■ **To be done**:
What follows is a set of records; repeat all of them exactly.

■ **Entries taken from a collection**:
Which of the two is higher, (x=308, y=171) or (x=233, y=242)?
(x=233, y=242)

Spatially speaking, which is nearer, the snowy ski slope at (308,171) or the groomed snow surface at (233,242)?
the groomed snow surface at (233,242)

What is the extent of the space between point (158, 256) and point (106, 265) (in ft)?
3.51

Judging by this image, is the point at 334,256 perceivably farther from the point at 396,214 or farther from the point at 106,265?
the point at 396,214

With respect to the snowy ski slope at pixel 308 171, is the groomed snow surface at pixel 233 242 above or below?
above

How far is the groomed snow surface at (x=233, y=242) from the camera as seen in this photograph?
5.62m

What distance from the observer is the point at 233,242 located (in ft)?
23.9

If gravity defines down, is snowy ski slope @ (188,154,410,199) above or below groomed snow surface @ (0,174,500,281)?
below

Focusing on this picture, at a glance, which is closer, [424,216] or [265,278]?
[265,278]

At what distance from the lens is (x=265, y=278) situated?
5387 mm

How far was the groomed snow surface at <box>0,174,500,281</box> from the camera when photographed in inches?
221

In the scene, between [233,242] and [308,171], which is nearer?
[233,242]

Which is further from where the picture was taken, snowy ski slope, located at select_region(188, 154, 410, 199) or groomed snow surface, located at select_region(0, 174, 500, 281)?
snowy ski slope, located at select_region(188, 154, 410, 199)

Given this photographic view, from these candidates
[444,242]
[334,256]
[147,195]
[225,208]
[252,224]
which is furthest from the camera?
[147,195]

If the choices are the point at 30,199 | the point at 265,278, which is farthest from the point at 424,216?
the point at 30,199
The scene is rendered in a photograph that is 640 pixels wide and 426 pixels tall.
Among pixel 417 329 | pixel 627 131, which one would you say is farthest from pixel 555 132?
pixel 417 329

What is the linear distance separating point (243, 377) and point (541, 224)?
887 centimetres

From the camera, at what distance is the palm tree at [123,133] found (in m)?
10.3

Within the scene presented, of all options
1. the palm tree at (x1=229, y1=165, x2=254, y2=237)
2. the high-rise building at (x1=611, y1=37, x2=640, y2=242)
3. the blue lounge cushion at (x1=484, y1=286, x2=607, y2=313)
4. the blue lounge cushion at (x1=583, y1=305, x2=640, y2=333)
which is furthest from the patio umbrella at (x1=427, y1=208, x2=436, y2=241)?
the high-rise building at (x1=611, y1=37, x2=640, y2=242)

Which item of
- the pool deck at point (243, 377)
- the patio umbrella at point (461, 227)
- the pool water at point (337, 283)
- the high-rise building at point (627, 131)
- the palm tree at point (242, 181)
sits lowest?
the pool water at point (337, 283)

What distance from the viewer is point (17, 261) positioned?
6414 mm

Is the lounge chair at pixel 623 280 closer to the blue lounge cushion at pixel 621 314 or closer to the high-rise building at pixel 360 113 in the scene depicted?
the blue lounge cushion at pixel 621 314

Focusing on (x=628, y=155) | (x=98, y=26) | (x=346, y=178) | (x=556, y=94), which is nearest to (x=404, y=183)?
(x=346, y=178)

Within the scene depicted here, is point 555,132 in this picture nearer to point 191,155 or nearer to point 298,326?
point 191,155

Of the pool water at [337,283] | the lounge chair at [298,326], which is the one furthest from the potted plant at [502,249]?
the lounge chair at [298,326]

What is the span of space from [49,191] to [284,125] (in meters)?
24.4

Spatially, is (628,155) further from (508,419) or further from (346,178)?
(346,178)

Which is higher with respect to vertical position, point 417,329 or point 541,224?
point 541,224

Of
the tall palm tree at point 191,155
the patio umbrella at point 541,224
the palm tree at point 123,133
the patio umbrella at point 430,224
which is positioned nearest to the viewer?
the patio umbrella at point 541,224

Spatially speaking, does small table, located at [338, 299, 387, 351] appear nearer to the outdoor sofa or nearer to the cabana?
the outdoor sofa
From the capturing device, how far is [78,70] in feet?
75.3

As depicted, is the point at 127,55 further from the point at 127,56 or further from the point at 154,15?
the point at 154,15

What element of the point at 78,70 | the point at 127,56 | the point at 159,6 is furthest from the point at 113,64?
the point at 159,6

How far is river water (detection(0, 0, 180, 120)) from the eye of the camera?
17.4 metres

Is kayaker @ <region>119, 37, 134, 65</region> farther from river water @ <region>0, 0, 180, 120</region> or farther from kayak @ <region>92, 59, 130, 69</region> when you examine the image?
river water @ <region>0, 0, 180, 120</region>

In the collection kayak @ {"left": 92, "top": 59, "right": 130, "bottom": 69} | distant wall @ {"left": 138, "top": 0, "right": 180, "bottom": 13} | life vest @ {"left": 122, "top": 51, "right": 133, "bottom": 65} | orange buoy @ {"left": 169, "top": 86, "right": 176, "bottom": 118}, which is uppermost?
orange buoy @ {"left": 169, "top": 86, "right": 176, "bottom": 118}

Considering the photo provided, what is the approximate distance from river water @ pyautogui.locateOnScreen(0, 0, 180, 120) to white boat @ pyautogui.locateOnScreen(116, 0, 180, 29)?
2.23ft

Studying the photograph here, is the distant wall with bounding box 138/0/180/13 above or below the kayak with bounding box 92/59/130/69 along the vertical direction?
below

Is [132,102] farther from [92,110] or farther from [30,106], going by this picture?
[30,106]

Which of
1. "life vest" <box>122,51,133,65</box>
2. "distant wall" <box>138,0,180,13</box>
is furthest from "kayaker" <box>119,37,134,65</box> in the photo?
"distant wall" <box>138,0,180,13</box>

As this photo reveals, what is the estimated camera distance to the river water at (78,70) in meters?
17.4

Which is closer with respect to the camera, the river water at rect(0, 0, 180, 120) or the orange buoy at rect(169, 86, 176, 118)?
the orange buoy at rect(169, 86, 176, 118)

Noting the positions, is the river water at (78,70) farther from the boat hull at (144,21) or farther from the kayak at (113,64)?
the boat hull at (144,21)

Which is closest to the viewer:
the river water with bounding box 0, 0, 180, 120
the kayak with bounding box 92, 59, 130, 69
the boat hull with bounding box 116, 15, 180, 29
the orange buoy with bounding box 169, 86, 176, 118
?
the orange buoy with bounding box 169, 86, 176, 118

■ **Solution**:
Which of the two is higher, (x=308, y=171) or (x=233, y=242)?
(x=233, y=242)

Spatially speaking, which is nearer, the snowy ski slope at (308,171) or the groomed snow surface at (233,242)?
the groomed snow surface at (233,242)

What is the extent of the space between point (158, 256) and point (106, 265) (in ft)?
3.51

Judging by this image, is the point at 334,256 perceivably farther from the point at 396,214 or farther from the point at 106,265?
the point at 396,214

With respect to the snowy ski slope at pixel 308 171, is the groomed snow surface at pixel 233 242 above or below?
above

How far is the groomed snow surface at (x=233, y=242) from the camera as seen in this photograph?
5.62m

What distance from the observer is the point at 233,242 located (in ft)?
23.9

If gravity defines down, is snowy ski slope @ (188,154,410,199) above or below groomed snow surface @ (0,174,500,281)?
below

Focusing on this picture, at a glance, which is closer, [424,216] or [265,278]?
[265,278]

At what distance from the lens is (x=265, y=278) situated?
5387 mm

How far was the groomed snow surface at <box>0,174,500,281</box> from the camera when photographed in inches?
221

In the scene, between [233,242] and [308,171], which is nearer?
[233,242]

Which is further from where the picture was taken, snowy ski slope, located at select_region(188, 154, 410, 199) or groomed snow surface, located at select_region(0, 174, 500, 281)?
snowy ski slope, located at select_region(188, 154, 410, 199)

Given this photographic view, from these candidates
[444,242]
[334,256]
[147,195]
[225,208]
[252,224]
which is furthest from the camera?
[147,195]

If the choices are the point at 30,199 | the point at 265,278, which is farthest from the point at 424,216?
the point at 30,199
The scene is rendered in a photograph that is 640 pixels wide and 426 pixels tall.
Among pixel 417 329 | pixel 627 131, which one would you say is farthest from pixel 555 132?
pixel 417 329

What is the linear distance separating point (243, 377) and point (541, 224)?
887 centimetres

From the camera, at what distance is the palm tree at [123,133] found (in m)?
10.3

Within the scene presented, of all options
1. the palm tree at (x1=229, y1=165, x2=254, y2=237)
2. the high-rise building at (x1=611, y1=37, x2=640, y2=242)
3. the blue lounge cushion at (x1=484, y1=286, x2=607, y2=313)
4. the blue lounge cushion at (x1=583, y1=305, x2=640, y2=333)
which is furthest from the patio umbrella at (x1=427, y1=208, x2=436, y2=241)?
the high-rise building at (x1=611, y1=37, x2=640, y2=242)

Which item of
- the pool deck at point (243, 377)
- the patio umbrella at point (461, 227)
- the pool water at point (337, 283)
- the high-rise building at point (627, 131)
- the palm tree at point (242, 181)
sits lowest?
the pool water at point (337, 283)

What distance from the viewer is point (17, 261) positioned?
6414 mm

Is the lounge chair at pixel 623 280 closer to the blue lounge cushion at pixel 621 314 or closer to the high-rise building at pixel 360 113 in the scene depicted?
the blue lounge cushion at pixel 621 314

Focusing on (x=628, y=155) | (x=98, y=26) | (x=346, y=178) | (x=556, y=94), which is nearest to (x=404, y=183)?
(x=346, y=178)

Within the scene depicted here, is point 555,132 in this picture nearer to point 191,155 or nearer to point 298,326?
point 191,155

Of the pool water at [337,283] | the lounge chair at [298,326], which is the one furthest from the potted plant at [502,249]?
the lounge chair at [298,326]

What is the span of space from [49,191] to [284,125] (in meters)?
24.4

Spatially, is (628,155) further from (508,419) or further from (346,178)?
(346,178)

Which is higher with respect to vertical position, point 417,329 or point 541,224?
point 541,224

Of
the tall palm tree at point 191,155
the patio umbrella at point 541,224
the palm tree at point 123,133
the patio umbrella at point 430,224
which is positioned nearest to the viewer?
the patio umbrella at point 541,224

Spatially speaking, does small table, located at [338, 299, 387, 351] appear nearer to the outdoor sofa or nearer to the cabana?
the outdoor sofa
From the capturing device, how far is [78,70] in feet?
75.3

As depicted, is the point at 127,55 further from the point at 127,56 or further from the point at 154,15?
the point at 154,15

What element of the point at 78,70 | the point at 127,56 | the point at 159,6 is furthest from the point at 113,64?
the point at 159,6

How far is river water (detection(0, 0, 180, 120)) from the eye of the camera?
17.4 metres

Is kayaker @ <region>119, 37, 134, 65</region> farther from river water @ <region>0, 0, 180, 120</region> or farther from kayak @ <region>92, 59, 130, 69</region> when you examine the image?
river water @ <region>0, 0, 180, 120</region>

In the collection kayak @ {"left": 92, "top": 59, "right": 130, "bottom": 69} | distant wall @ {"left": 138, "top": 0, "right": 180, "bottom": 13} | life vest @ {"left": 122, "top": 51, "right": 133, "bottom": 65} | orange buoy @ {"left": 169, "top": 86, "right": 176, "bottom": 118}, which is uppermost?
orange buoy @ {"left": 169, "top": 86, "right": 176, "bottom": 118}

Considering the photo provided, what is the approximate distance from river water @ pyautogui.locateOnScreen(0, 0, 180, 120) to white boat @ pyautogui.locateOnScreen(116, 0, 180, 29)?
2.23ft

Studying the photograph here, is the distant wall with bounding box 138/0/180/13 above or below the kayak with bounding box 92/59/130/69 along the vertical direction?
below

Is [132,102] farther from [92,110] or farther from [30,106], going by this picture?
[30,106]

Which of
1. "life vest" <box>122,51,133,65</box>
2. "distant wall" <box>138,0,180,13</box>
is furthest from "kayaker" <box>119,37,134,65</box> in the photo?
"distant wall" <box>138,0,180,13</box>

As this photo reveals, what is the estimated camera distance to the river water at (78,70) in meters?
17.4

Which is closer with respect to the camera, the river water at rect(0, 0, 180, 120) or the orange buoy at rect(169, 86, 176, 118)?
the orange buoy at rect(169, 86, 176, 118)

Noting the positions, is the river water at (78,70) farther from the boat hull at (144,21) or farther from the kayak at (113,64)?
the boat hull at (144,21)

Which is closest to the viewer:
the river water with bounding box 0, 0, 180, 120
the kayak with bounding box 92, 59, 130, 69
the boat hull with bounding box 116, 15, 180, 29
the orange buoy with bounding box 169, 86, 176, 118
?
the orange buoy with bounding box 169, 86, 176, 118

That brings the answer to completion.